The termination letter stated that the reason for the termination was due to “a long spell of financial constraints.”

Following the termination without sufficient grounds, Mokaya on February 14, 2019, petitioned the Labour court seeking declaration her termination of service by the Kindiki's law firm was based on her pregnancy, and therefore discriminatory, unfair, unlawful, and in violation of the Employment Act, 2007, the Contract of Employment, and the Constitution.

On his side, Kindiki through Moses Mpuria, the Director of Finance, Administration and Strategy at the law firm, told court that Mokaya was retained by the firm not on account of her exemplary performance but actually the retention was on an ex-gratia basis.

Mpuria said lawyer Mokaya failed her bar examinations whilst serving as a trainee on three different occasions and advocate Duncan Oketch, who worked for the firm, pleaded for her to be retained until she completed her tests.

Although she passed her exams on third attempt and was admitted as an advocate in December 2016, he said, her performance was slightly below average.

Mpuria further said it is not true that the employment of Mokaya was not terminated on account of her pregnancy but because the firm could no longer afford to pay her and other employees due to financial constraints.
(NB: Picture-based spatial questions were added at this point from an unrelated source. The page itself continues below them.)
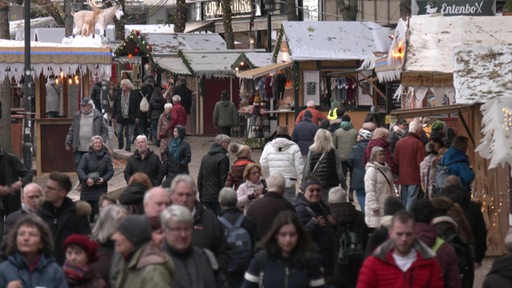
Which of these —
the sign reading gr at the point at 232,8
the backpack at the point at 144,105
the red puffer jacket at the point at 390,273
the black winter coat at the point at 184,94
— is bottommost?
the red puffer jacket at the point at 390,273

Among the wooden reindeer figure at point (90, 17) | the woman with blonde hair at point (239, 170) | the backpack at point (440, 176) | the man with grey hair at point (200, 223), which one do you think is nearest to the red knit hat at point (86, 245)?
the man with grey hair at point (200, 223)

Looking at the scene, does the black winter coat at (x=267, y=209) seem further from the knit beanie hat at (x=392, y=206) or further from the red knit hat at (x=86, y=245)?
the red knit hat at (x=86, y=245)

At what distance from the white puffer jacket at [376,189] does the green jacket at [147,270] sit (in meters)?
7.96

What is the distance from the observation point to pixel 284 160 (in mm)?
19031

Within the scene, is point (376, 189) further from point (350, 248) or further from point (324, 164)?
point (350, 248)

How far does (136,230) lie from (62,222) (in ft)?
10.8

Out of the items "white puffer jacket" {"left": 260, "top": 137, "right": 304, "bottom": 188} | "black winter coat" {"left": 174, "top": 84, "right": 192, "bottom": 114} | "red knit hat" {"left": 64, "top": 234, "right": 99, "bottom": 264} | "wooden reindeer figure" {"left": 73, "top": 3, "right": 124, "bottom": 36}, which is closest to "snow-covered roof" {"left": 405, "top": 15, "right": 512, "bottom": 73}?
"white puffer jacket" {"left": 260, "top": 137, "right": 304, "bottom": 188}

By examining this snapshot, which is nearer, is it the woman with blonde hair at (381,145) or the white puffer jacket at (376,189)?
the white puffer jacket at (376,189)

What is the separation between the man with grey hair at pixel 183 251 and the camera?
29.8ft

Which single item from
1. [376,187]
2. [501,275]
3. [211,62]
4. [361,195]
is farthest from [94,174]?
[211,62]

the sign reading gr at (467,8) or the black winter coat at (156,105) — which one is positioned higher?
the sign reading gr at (467,8)

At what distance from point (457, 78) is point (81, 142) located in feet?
28.9

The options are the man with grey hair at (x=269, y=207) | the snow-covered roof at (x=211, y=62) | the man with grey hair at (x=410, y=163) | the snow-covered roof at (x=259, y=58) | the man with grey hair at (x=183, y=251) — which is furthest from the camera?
the snow-covered roof at (x=211, y=62)

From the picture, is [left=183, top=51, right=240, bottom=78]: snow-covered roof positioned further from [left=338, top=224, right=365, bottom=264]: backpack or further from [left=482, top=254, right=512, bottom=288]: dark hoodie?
[left=482, top=254, right=512, bottom=288]: dark hoodie
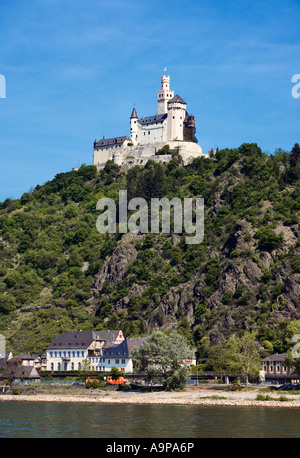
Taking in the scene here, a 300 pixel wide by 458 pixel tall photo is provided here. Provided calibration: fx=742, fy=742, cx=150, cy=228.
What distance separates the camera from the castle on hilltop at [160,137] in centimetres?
15950

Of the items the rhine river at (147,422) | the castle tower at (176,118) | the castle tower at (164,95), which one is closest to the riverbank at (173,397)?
the rhine river at (147,422)

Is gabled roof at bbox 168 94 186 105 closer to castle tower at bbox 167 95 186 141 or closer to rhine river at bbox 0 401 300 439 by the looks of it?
castle tower at bbox 167 95 186 141

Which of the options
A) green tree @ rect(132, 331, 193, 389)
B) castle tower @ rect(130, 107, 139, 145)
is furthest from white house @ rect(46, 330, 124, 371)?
castle tower @ rect(130, 107, 139, 145)

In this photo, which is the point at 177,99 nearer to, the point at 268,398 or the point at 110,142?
the point at 110,142

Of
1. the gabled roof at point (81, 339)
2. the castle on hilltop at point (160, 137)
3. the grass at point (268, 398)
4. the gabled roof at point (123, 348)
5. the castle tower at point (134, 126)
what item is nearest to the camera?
the grass at point (268, 398)

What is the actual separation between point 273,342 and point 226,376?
10218 mm

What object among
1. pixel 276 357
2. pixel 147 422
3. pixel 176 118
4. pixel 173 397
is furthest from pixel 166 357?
pixel 176 118

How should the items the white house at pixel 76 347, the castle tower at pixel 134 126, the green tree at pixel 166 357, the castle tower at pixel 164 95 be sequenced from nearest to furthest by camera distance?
the green tree at pixel 166 357
the white house at pixel 76 347
the castle tower at pixel 164 95
the castle tower at pixel 134 126

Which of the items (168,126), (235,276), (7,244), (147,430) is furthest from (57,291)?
(147,430)

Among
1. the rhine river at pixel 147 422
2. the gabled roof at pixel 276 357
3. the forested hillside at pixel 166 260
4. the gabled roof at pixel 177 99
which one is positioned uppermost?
the gabled roof at pixel 177 99

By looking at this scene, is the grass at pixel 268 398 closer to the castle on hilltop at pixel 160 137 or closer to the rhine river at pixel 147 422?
the rhine river at pixel 147 422

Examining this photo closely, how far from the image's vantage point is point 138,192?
147 metres

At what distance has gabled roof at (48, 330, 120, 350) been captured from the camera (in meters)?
109

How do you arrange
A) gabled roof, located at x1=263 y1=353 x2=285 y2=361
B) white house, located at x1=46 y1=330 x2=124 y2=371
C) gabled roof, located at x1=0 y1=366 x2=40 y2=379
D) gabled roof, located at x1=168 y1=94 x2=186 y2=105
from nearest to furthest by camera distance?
gabled roof, located at x1=263 y1=353 x2=285 y2=361, gabled roof, located at x1=0 y1=366 x2=40 y2=379, white house, located at x1=46 y1=330 x2=124 y2=371, gabled roof, located at x1=168 y1=94 x2=186 y2=105
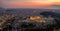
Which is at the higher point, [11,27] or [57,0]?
[57,0]

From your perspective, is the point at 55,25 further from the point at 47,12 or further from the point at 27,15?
the point at 27,15

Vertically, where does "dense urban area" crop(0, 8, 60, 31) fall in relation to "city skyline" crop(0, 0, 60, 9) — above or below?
below

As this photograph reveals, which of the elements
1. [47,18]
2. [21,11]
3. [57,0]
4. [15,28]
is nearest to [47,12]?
[47,18]

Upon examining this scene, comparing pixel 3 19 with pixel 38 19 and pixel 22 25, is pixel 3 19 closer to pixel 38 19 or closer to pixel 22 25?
pixel 22 25

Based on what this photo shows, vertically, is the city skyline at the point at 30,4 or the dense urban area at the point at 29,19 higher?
the city skyline at the point at 30,4

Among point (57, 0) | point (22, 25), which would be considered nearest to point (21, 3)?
point (22, 25)

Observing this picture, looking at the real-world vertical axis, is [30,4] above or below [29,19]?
above

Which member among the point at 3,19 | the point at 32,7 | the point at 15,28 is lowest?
the point at 15,28

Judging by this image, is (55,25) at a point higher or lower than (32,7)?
lower
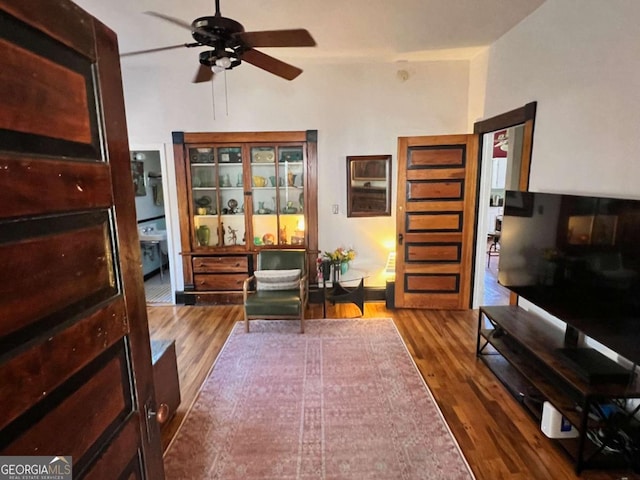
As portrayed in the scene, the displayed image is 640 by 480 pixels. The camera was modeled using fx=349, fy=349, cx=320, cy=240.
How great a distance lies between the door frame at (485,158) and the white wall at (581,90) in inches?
2.9

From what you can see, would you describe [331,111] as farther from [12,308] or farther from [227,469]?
[12,308]

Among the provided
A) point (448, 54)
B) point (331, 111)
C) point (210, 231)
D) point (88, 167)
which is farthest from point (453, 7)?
point (210, 231)

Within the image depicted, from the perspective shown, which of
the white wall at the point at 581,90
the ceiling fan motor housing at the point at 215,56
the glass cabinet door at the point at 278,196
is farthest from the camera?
the glass cabinet door at the point at 278,196

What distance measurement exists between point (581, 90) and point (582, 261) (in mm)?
1211

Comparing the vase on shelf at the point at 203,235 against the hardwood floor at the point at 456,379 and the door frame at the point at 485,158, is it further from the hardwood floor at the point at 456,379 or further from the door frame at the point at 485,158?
the door frame at the point at 485,158

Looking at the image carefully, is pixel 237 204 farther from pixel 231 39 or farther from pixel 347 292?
pixel 231 39

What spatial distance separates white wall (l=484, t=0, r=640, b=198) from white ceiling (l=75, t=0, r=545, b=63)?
0.36m

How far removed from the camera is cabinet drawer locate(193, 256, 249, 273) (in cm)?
460

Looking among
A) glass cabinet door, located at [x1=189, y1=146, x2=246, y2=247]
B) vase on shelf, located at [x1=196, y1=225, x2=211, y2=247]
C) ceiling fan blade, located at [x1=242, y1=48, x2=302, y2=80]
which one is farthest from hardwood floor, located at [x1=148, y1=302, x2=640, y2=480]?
ceiling fan blade, located at [x1=242, y1=48, x2=302, y2=80]

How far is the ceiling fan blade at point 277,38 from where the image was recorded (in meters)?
2.02

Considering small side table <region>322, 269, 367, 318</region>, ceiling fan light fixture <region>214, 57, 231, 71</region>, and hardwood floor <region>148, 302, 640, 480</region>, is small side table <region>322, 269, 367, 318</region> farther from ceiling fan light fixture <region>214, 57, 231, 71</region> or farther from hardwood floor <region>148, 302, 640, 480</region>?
ceiling fan light fixture <region>214, 57, 231, 71</region>

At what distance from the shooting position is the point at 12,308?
2.00 feet

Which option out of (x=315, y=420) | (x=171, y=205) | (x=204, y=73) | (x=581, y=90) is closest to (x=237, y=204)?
(x=171, y=205)

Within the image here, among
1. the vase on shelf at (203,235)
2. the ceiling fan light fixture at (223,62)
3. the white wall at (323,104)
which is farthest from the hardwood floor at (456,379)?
the ceiling fan light fixture at (223,62)
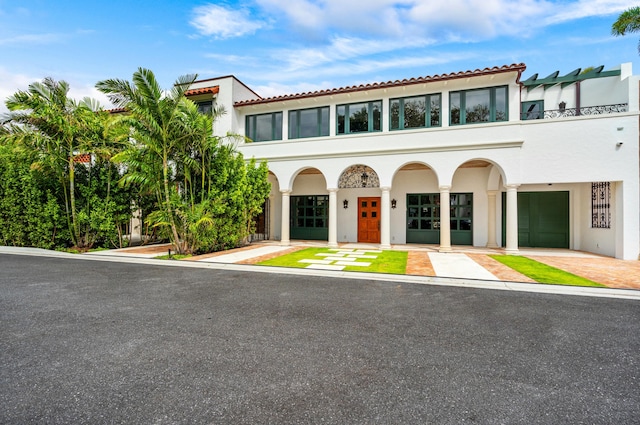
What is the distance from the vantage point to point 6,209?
1371 centimetres

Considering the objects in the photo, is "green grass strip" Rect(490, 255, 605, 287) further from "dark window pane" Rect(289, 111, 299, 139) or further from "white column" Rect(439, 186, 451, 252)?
"dark window pane" Rect(289, 111, 299, 139)

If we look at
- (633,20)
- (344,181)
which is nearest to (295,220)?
(344,181)

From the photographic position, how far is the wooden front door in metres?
15.6

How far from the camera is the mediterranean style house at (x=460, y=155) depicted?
428 inches

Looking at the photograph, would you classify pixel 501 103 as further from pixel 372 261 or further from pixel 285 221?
pixel 285 221

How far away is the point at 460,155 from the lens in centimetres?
1211

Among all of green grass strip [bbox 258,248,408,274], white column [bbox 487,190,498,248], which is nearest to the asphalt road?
green grass strip [bbox 258,248,408,274]

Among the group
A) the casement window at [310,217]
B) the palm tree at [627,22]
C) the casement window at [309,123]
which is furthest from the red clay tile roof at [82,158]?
the palm tree at [627,22]

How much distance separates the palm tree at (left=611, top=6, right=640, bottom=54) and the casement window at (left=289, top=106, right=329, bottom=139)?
11482mm

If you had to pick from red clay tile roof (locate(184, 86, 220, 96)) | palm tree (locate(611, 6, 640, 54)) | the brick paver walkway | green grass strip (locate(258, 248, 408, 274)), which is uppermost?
palm tree (locate(611, 6, 640, 54))

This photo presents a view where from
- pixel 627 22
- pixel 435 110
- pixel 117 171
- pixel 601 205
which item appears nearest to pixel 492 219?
pixel 601 205

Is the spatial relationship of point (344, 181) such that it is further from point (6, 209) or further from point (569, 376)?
point (6, 209)

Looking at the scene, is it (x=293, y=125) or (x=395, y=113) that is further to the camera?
(x=293, y=125)

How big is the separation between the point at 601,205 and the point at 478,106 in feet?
19.6
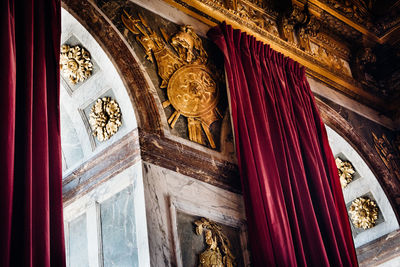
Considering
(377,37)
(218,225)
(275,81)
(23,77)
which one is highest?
(377,37)

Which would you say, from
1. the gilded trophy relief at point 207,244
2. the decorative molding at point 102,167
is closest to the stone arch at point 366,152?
the gilded trophy relief at point 207,244

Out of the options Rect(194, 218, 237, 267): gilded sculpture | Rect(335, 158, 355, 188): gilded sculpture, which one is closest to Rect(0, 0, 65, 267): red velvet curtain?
Rect(194, 218, 237, 267): gilded sculpture

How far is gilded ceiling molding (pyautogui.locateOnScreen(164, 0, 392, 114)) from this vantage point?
7048 mm

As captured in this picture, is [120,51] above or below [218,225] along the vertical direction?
above

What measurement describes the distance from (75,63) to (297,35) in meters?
3.53

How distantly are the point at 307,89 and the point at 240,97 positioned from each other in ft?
4.80

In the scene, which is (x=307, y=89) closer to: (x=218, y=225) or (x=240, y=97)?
(x=240, y=97)

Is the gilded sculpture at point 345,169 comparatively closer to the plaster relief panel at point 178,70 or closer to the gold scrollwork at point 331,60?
the gold scrollwork at point 331,60

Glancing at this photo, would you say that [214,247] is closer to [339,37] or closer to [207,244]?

However, the Judge further dismissed Kindiki's law firm's argument that termination of the employment of Mokaya was due to financial constraints.

"l dismissed claims that the dismissal was due to financial constraints because, after the termination, she was replaced with another advocate named Lilian Nyaga," he stated.

Justice Nduma said the law firm did not give a one-month notice of redundancy to the petitioner and the Labour Officer.